(Beginning of RECORDS TO PROCESS)

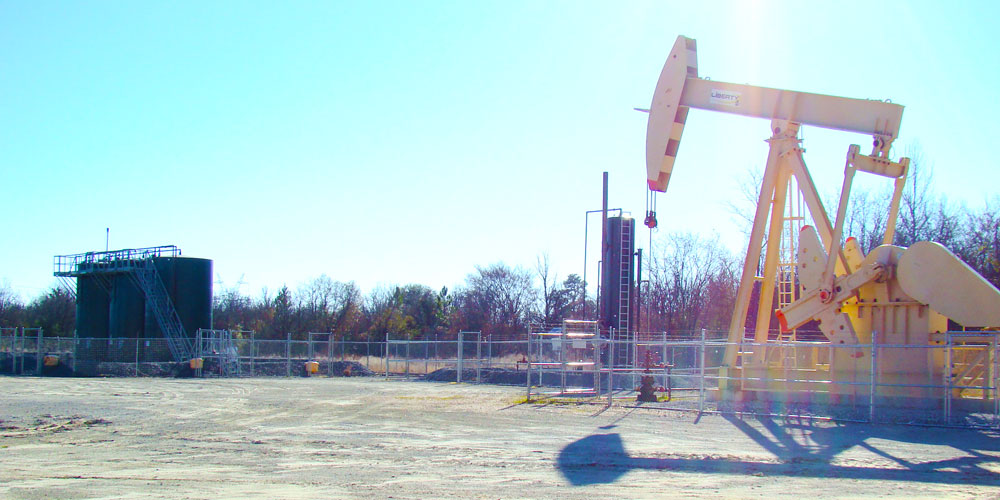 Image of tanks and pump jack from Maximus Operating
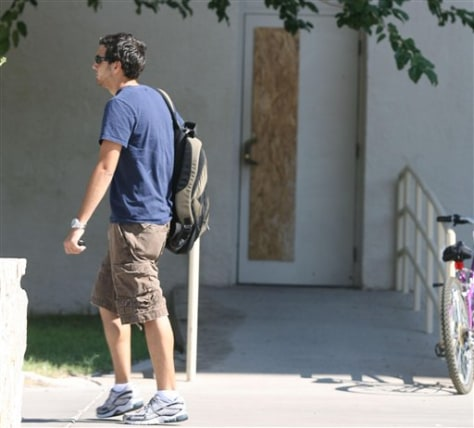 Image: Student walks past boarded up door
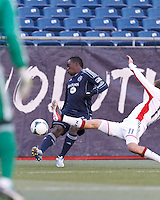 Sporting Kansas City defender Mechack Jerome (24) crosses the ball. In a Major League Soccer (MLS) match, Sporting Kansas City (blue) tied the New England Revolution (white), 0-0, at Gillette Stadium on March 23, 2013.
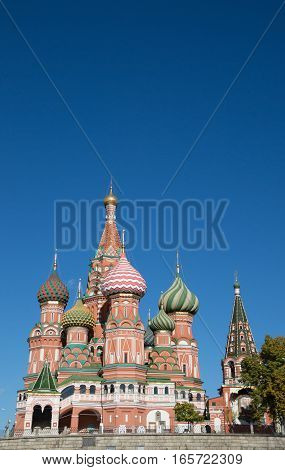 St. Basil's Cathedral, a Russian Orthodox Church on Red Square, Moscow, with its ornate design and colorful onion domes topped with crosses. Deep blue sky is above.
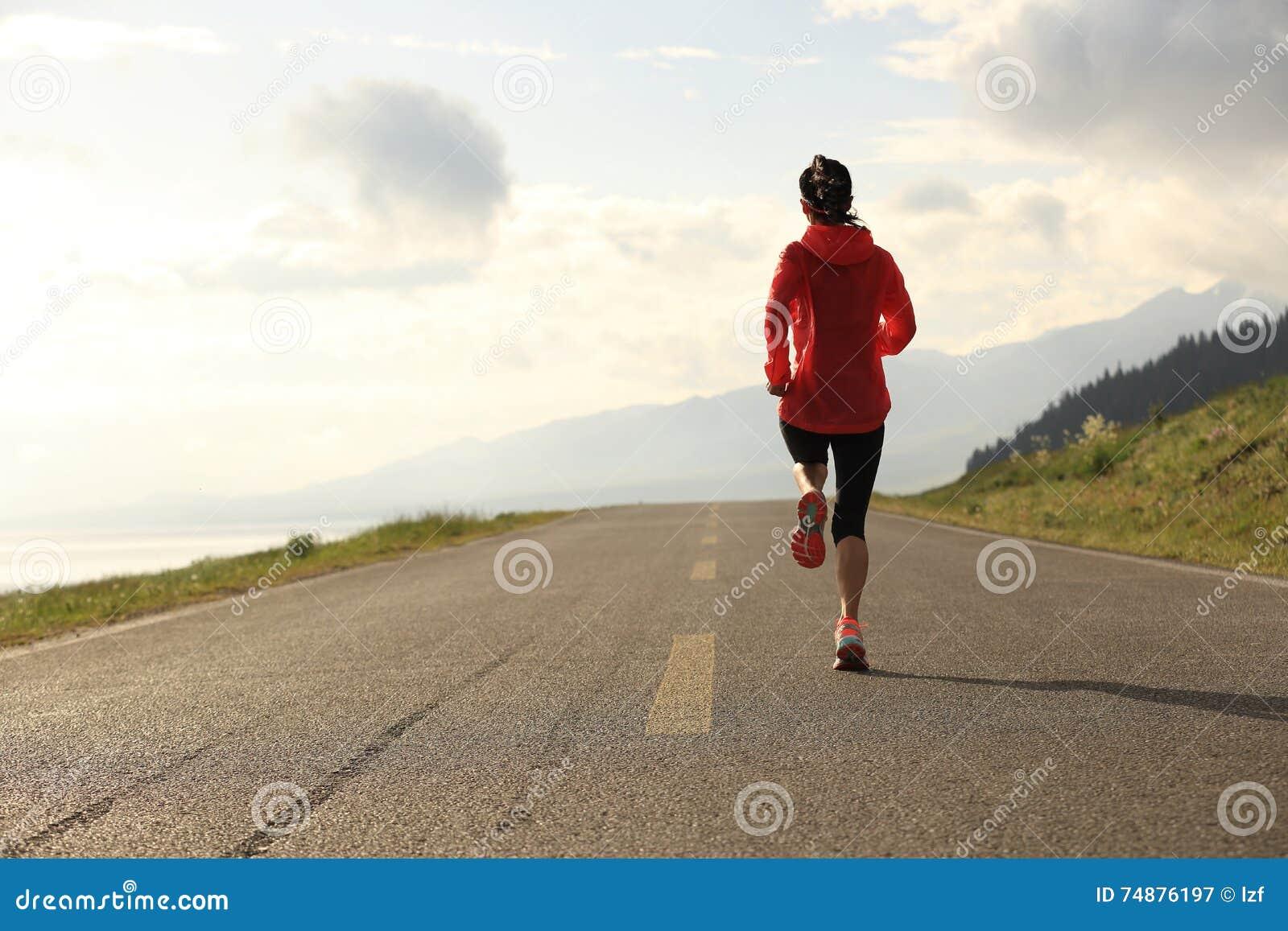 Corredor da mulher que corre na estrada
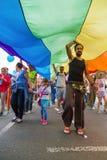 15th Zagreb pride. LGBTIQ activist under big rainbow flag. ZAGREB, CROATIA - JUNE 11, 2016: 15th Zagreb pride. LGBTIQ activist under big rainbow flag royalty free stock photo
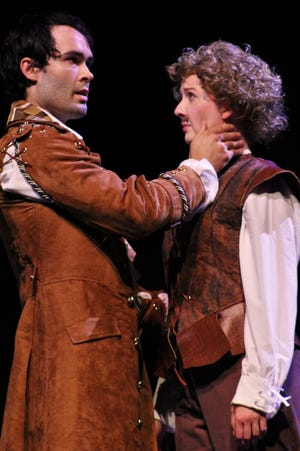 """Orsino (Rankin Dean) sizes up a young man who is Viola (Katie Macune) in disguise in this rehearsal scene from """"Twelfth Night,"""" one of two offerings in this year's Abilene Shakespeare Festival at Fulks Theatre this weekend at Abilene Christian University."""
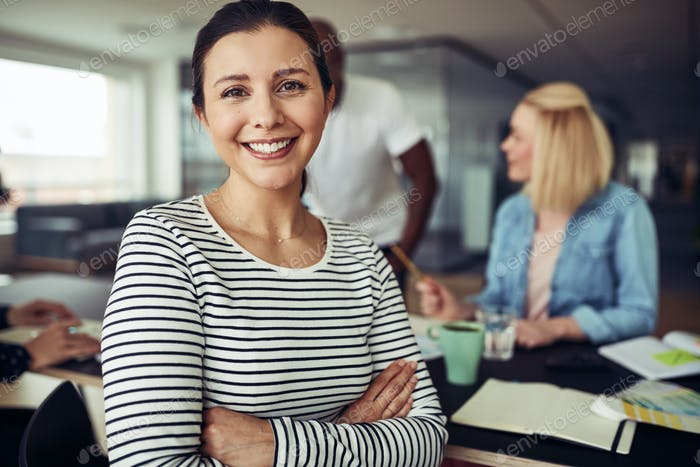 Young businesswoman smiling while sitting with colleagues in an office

(End of RECORDS TO PROCESS)
(Beginning of RECORDS TO PROCESS)

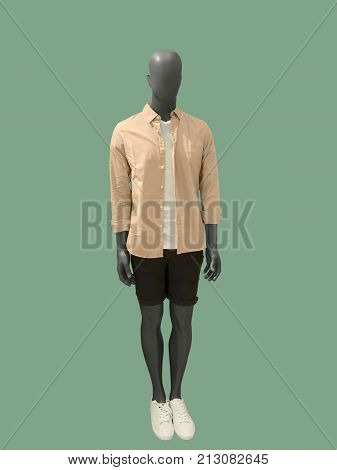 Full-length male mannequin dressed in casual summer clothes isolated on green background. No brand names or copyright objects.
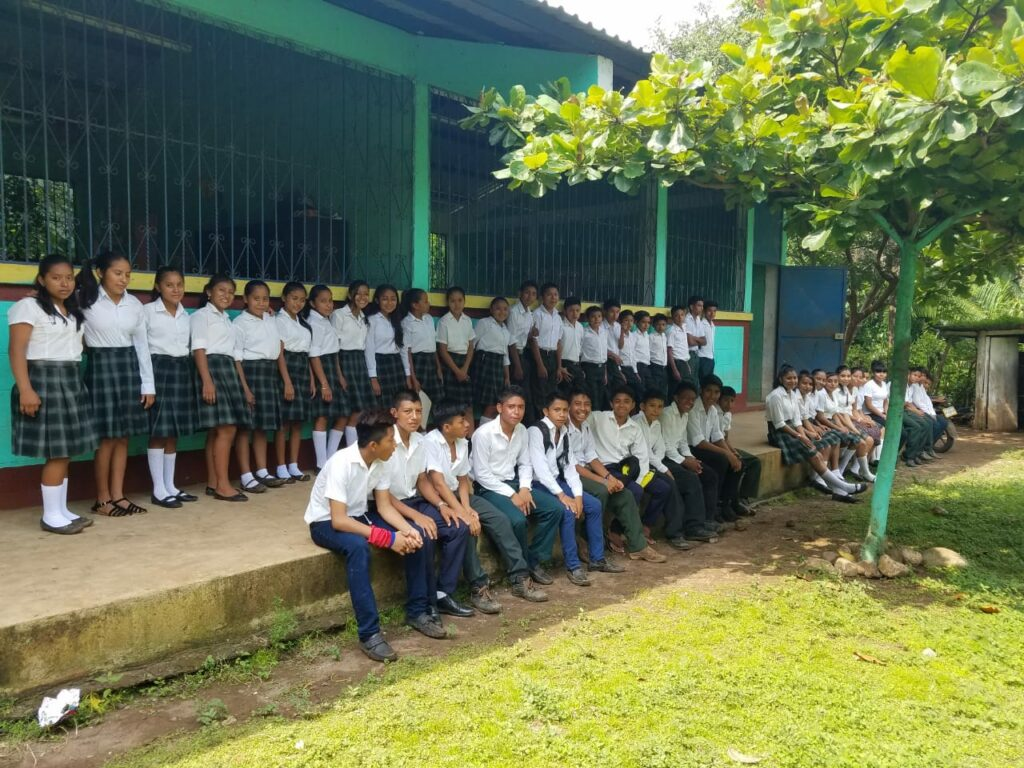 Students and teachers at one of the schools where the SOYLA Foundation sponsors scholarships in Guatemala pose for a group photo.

(End of RECORDS TO PROCESS)

*EXERCISE BRIEF:* Word for word, write out the lines above running from the one with "Full-length male mannequin" up to and including the one with "Students and teachers". Drop any picture.

*WRITTEN ANSWER:*
 Full-length male mannequin dressed in casual summer clothes isolated on green background. No brand names or copyright objects.
 Students and teachers at one of the schools where the SOYLA Foundation sponsors scholarships in Guatemala pose for a group photo.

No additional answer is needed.